FREQUENCIES RaceNum /FORMAT=DFREQ .
split file off.

OMSEND.

dataset activate fredist window = front.

* Var1 is a string -- recode it to numeric and call it ID .

recode var1 (convert) into ID.

* Keep first record for each ID .

select if ($casenum EQ 1) or (ID NE lag(ID)).
exe.

* Var3 has the Race mode, but it is string .
* Recode it to numeric.

recode var3 (convert) into RaceMode.
exe.

* Get rid of unneeded variables .

delete variables TableNumber_ TO CumulativePercent .

* Now merge the two files .

dataset activate maindata window = front.

MATCH FILES
FILE=* /
TABLE='fredist' /
BY ID.
exe.

dataset close fredist.

Anastasia

unread,

May 5, 2010, 5:43:49 PM5/5/10

to

Bruce,

Thank you very much. I am just trying it out and I think it would work
for all my demographic variables. Also, I did not know that OMS
existed, thank you for showing it to me. This is not the first time
you respond to my questions and I appreciate your help very much.

Again,
Thank you,
Anastasia Vishnyakova

fred....@lsc.gov.uk

unread,

May 7, 2010, 5:03:12 AM5/7/10

to

If you don't wnat to use OMS you could try

agg out *
mode=addvar
/brea=ID RaceNum
/n=n.

agg out *
mode=addvar
/brea=ID
/max_n=max(n).

temp.
sel if max_n=n.
agg out 'c:\..................\Race.sav'
/brea=id
/Mode_race=first(racenum).

match fil /fil=*
/tab='c:\..................\Race.sav'
/by id.

tina.l...@gmail.com

unread,

Jan 26, 2017, 4:42:20 PM1/26/17

to

I know this is an outdated post, but I figured I would post an alternative way of doing this that I figured out. I too went searching online to find out to Aggregate a Variable by it's mode or the cases that appear most often. In my example, I was looking at preferred language spoken.

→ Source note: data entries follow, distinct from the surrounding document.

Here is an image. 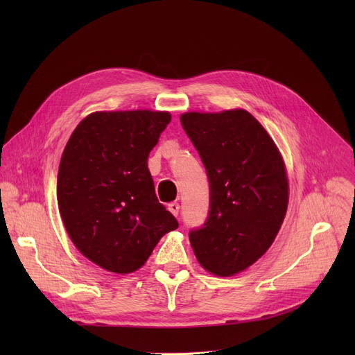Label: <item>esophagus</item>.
I'll return each mask as SVG.
<instances>
[{
  "mask_svg": "<svg viewBox=\"0 0 355 355\" xmlns=\"http://www.w3.org/2000/svg\"><path fill=\"white\" fill-rule=\"evenodd\" d=\"M168 210H170L175 217L178 216V211H180V204L178 202H170V204H168Z\"/></svg>",
  "mask_w": 355,
  "mask_h": 355,
  "instance_id": "esophagus-1",
  "label": "esophagus"
}]
</instances>
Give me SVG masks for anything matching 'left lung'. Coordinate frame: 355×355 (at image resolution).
<instances>
[{
	"label": "left lung",
	"mask_w": 355,
	"mask_h": 355,
	"mask_svg": "<svg viewBox=\"0 0 355 355\" xmlns=\"http://www.w3.org/2000/svg\"><path fill=\"white\" fill-rule=\"evenodd\" d=\"M206 168L207 220L189 234L200 265L218 276L245 270L273 243L288 209V177L273 139L243 109L180 118Z\"/></svg>",
	"instance_id": "8db88e82"
}]
</instances>
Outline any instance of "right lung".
Masks as SVG:
<instances>
[{
    "instance_id": "1",
    "label": "right lung",
    "mask_w": 355,
    "mask_h": 355,
    "mask_svg": "<svg viewBox=\"0 0 355 355\" xmlns=\"http://www.w3.org/2000/svg\"><path fill=\"white\" fill-rule=\"evenodd\" d=\"M170 121L168 112H95L64 148L58 175L63 225L79 252L109 272L138 270L178 227L146 164Z\"/></svg>"
}]
</instances>
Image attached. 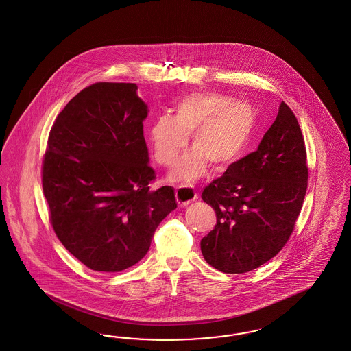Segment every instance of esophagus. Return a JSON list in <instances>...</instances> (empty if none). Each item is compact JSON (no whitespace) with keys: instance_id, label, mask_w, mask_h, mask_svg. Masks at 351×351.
<instances>
[{"instance_id":"34e87169","label":"esophagus","mask_w":351,"mask_h":351,"mask_svg":"<svg viewBox=\"0 0 351 351\" xmlns=\"http://www.w3.org/2000/svg\"><path fill=\"white\" fill-rule=\"evenodd\" d=\"M195 198H197V194H195V191L191 189V188L179 186V188L176 189V201H178L179 206H181V207L188 206V204L193 202Z\"/></svg>"}]
</instances>
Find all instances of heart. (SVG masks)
Wrapping results in <instances>:
<instances>
[{
    "label": "heart",
    "mask_w": 351,
    "mask_h": 351,
    "mask_svg": "<svg viewBox=\"0 0 351 351\" xmlns=\"http://www.w3.org/2000/svg\"><path fill=\"white\" fill-rule=\"evenodd\" d=\"M257 113L247 99H232L217 93H191L175 106V117L163 114L154 121L150 138L154 158L170 166L188 144L171 170L170 179L194 184L206 175L208 163L221 169L241 160L255 138Z\"/></svg>",
    "instance_id": "1"
}]
</instances>
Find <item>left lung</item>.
Returning <instances> with one entry per match:
<instances>
[{
  "instance_id": "obj_1",
  "label": "left lung",
  "mask_w": 351,
  "mask_h": 351,
  "mask_svg": "<svg viewBox=\"0 0 351 351\" xmlns=\"http://www.w3.org/2000/svg\"><path fill=\"white\" fill-rule=\"evenodd\" d=\"M308 188L306 149L298 119L282 101L257 150L204 188L216 225L201 241L204 260L228 274L251 271L283 248Z\"/></svg>"
}]
</instances>
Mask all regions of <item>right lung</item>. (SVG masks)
Wrapping results in <instances>:
<instances>
[{
	"label": "right lung",
	"mask_w": 351,
	"mask_h": 351,
	"mask_svg": "<svg viewBox=\"0 0 351 351\" xmlns=\"http://www.w3.org/2000/svg\"><path fill=\"white\" fill-rule=\"evenodd\" d=\"M148 112L136 84L99 82L65 106L49 135L43 186L53 230L95 271L135 265L178 207L173 188L149 189Z\"/></svg>",
	"instance_id": "obj_1"
}]
</instances>
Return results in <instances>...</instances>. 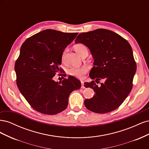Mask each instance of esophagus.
Returning a JSON list of instances; mask_svg holds the SVG:
<instances>
[{
  "mask_svg": "<svg viewBox=\"0 0 149 149\" xmlns=\"http://www.w3.org/2000/svg\"><path fill=\"white\" fill-rule=\"evenodd\" d=\"M81 88H83V89L85 88L84 86V82L83 81H81Z\"/></svg>",
  "mask_w": 149,
  "mask_h": 149,
  "instance_id": "obj_1",
  "label": "esophagus"
}]
</instances>
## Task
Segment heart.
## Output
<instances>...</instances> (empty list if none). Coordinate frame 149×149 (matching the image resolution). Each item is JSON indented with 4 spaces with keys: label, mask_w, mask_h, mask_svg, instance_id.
Wrapping results in <instances>:
<instances>
[{
    "label": "heart",
    "mask_w": 149,
    "mask_h": 149,
    "mask_svg": "<svg viewBox=\"0 0 149 149\" xmlns=\"http://www.w3.org/2000/svg\"><path fill=\"white\" fill-rule=\"evenodd\" d=\"M73 49H74V51L81 56H83L84 55H85V54L88 53V48L85 45L82 43H78V44L74 45L73 46ZM66 51H67L66 49H64V51L61 54V60L63 61L65 60ZM88 70V67L85 66L78 67V68L73 67V68H71L69 70L68 73L71 76H73L75 78L81 79L83 78L84 75L87 73Z\"/></svg>",
    "instance_id": "1"
}]
</instances>
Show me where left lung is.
<instances>
[{
	"mask_svg": "<svg viewBox=\"0 0 149 149\" xmlns=\"http://www.w3.org/2000/svg\"><path fill=\"white\" fill-rule=\"evenodd\" d=\"M75 43L88 47L94 59L89 76L95 81L84 86L92 88L95 94L85 100L86 107L100 114L116 109L132 88L137 65L131 46L118 33L103 29L80 33ZM100 80L104 83L99 87L95 83Z\"/></svg>",
	"mask_w": 149,
	"mask_h": 149,
	"instance_id": "left-lung-1",
	"label": "left lung"
}]
</instances>
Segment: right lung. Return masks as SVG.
Returning <instances> with one entry per match:
<instances>
[{"label":"right lung","mask_w":149,"mask_h":149,"mask_svg":"<svg viewBox=\"0 0 149 149\" xmlns=\"http://www.w3.org/2000/svg\"><path fill=\"white\" fill-rule=\"evenodd\" d=\"M78 33H64L47 29L26 39L20 48L15 64L17 85L35 110L54 115L64 111L70 94L81 86L79 81L69 76L60 83L53 77L60 70L61 54Z\"/></svg>","instance_id":"1"}]
</instances>
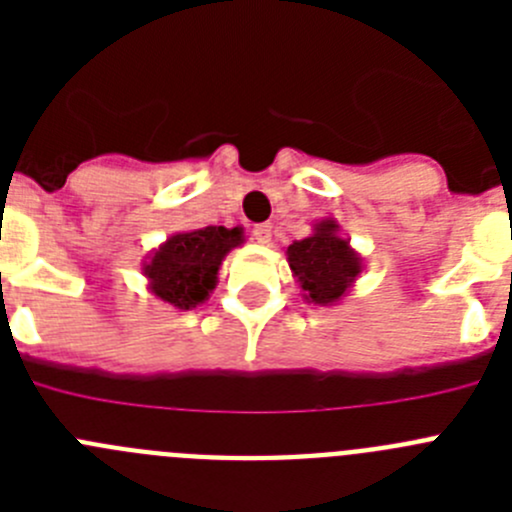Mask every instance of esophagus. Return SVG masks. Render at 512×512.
<instances>
[{"mask_svg": "<svg viewBox=\"0 0 512 512\" xmlns=\"http://www.w3.org/2000/svg\"><path fill=\"white\" fill-rule=\"evenodd\" d=\"M251 235H253V241H256V243H269L271 241V225L269 223L253 225Z\"/></svg>", "mask_w": 512, "mask_h": 512, "instance_id": "34e87169", "label": "esophagus"}]
</instances>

First you need to create a dummy variable that contains the number 1 in all the cases. I named my dummy variable VAR00002.

Then you basically Aggregate breaking by the ID and the Pref_Language, or in your example the Race and calculate the "SUM" of the dummy variable (VAR00002). This gives you a frequency count of the Pref_Lang(or Race) based on ID.

Then you need to Sort cases so ID is the primary sort, and the new variable you created (VAR00002_sum) as the secondary sort. I kept it sorted Ascending. This sorts the frequencies of your variable with the highest frequency appearing at the bottom of the list grouped by ID.

Then once that is completed you can run an aggregate breaking by ID and calculate the last of the Pref_Lang (or Race). This will create a variable that is based on the last variable in the ID groups, which should be the variable with the highest frequency.

Here is my Syntax.

Create dummy variable VAR00002 which contains 1 for all cases.

AGGREGATE
/OUTFILE=* MODE=ADDVARIABLES
/BREAK=ID PREF_LANG_COMPLETE
/VAR00002_sum=SUM(VAR00002).

SORT CASES BY ID(A) VAR00002_sum(A).

AGGREGATE
/OUTFILE=* MODE=ADDVARIABLES
/BREAK=ID
/PREF_LANG_COMPLETE_last=LAST(PREF_LANG_COMPLETE).